What to work on:
Could you copy every entry exactly, dropping the pictures?

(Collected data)
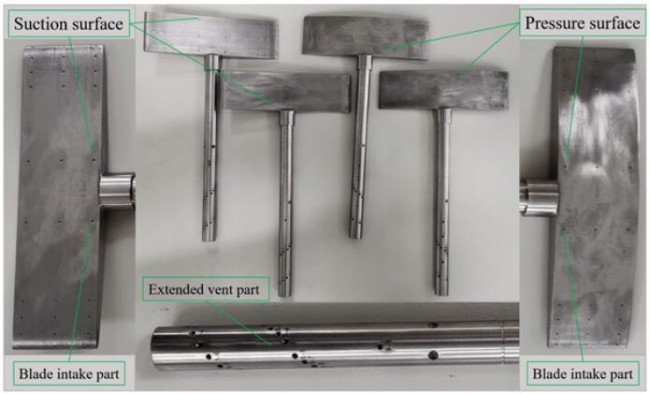 Suction surface

Pressure surface

Extended vent part

Blade intake part

Blade intake part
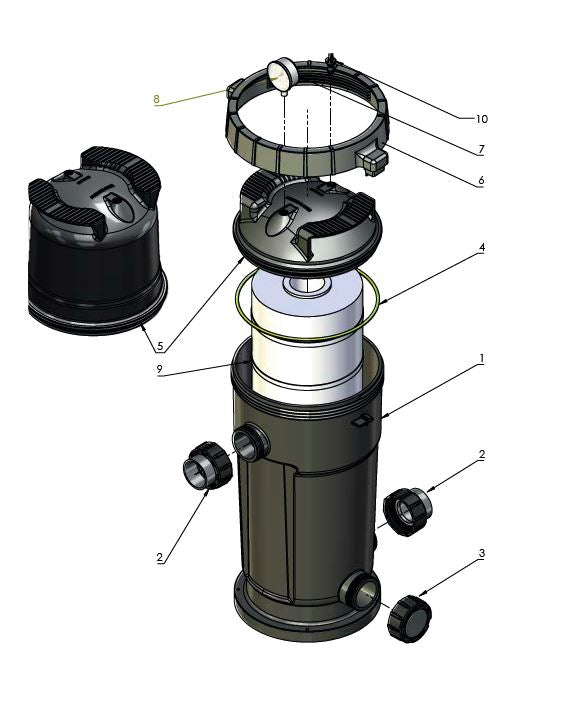 8
10
7
6
4
5
9
1
2
2
3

Response area:
 Suction surface

Pressure surface

Extended vent part

Blade intake part

Blade intake part
 8
10
7
6
4
5
9
1
2
2
3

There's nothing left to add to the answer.